→ **Brief A**:
Please rewrite the records from the line with "Observe the image: is" through the end of the records, replacing "Observe" with "Look at" and leaving everything else unchanged.

→ **Quoted passage**:
----------

Grant has still not decided which way to turn - 60 miles toward Jackson or 30 miles toward Vicksburg. But he is confident enough to let Pemberton make that choice. Almost the last thing Grant does before leaving Grand Gulf is to send a message to Washington detailing his unclear intentions. And then, at 5:00 am the next morning, May 4, Grant leaves to rejoin his army at 14 mile Creek - cutting himself off from any communication with headquarters before Washington can argue with his decision.
At the same time General Pemberton (above), is feeling frustrated. He cannot be certain yet that the Union capture of Port Gibson is not just an elaborate feint. And Pemberton still has no idea where Sherman’s Corps is. Two days ago it was threatening Hayes Bluff. Tomorrow Sherman could return. A Union coup de main on Haynes Bluff would capture an abandoned Vicksburg in a matter of hours. Pemberton is convinced he must either stay in Vicksburg or at least close enough to get back quickly should Sherman re-appear suddenly. 
Pemberton’s orders from Confederate President Jefferson Davis were absolute.  He must hold Vicksburg at all costs. And since he does not have enough men to hold the city and maneuver against Grant at the same time, Pemberton seeks a third alternative. He leaves two divisions behind, to improve the defenses at Vicksburg. He then pushes his remaining three divisions 36 miles east, just over the Big Black River to Edwards, Mississippi.  He orders them to dig in there and wait to see which way Grant moves, toward Vicksburg or Jackson.

----------

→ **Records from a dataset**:

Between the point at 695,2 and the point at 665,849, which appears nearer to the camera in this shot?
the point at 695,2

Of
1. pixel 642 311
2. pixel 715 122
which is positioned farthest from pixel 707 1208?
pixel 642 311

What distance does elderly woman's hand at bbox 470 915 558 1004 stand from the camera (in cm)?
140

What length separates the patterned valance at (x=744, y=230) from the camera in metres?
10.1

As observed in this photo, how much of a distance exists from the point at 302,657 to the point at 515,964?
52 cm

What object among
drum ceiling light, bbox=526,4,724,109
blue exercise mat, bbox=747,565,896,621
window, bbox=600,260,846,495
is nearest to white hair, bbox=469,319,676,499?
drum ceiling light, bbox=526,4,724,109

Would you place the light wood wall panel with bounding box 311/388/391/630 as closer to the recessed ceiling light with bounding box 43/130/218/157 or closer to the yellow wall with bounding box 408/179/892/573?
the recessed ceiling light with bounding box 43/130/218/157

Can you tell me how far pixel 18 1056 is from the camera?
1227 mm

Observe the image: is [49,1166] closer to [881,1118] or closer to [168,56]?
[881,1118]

----------

→ **Brief B**:
According to the passage on the Vicksburg campaign, how many divisions does Pemberton leave behind to improve the defenses at Vicksburg?

→ **Finished answer A**:
Look at the image: is [49,1166] closer to [881,1118] or closer to [168,56]?
[881,1118]

→ **Finished answer B**:
Two divisions.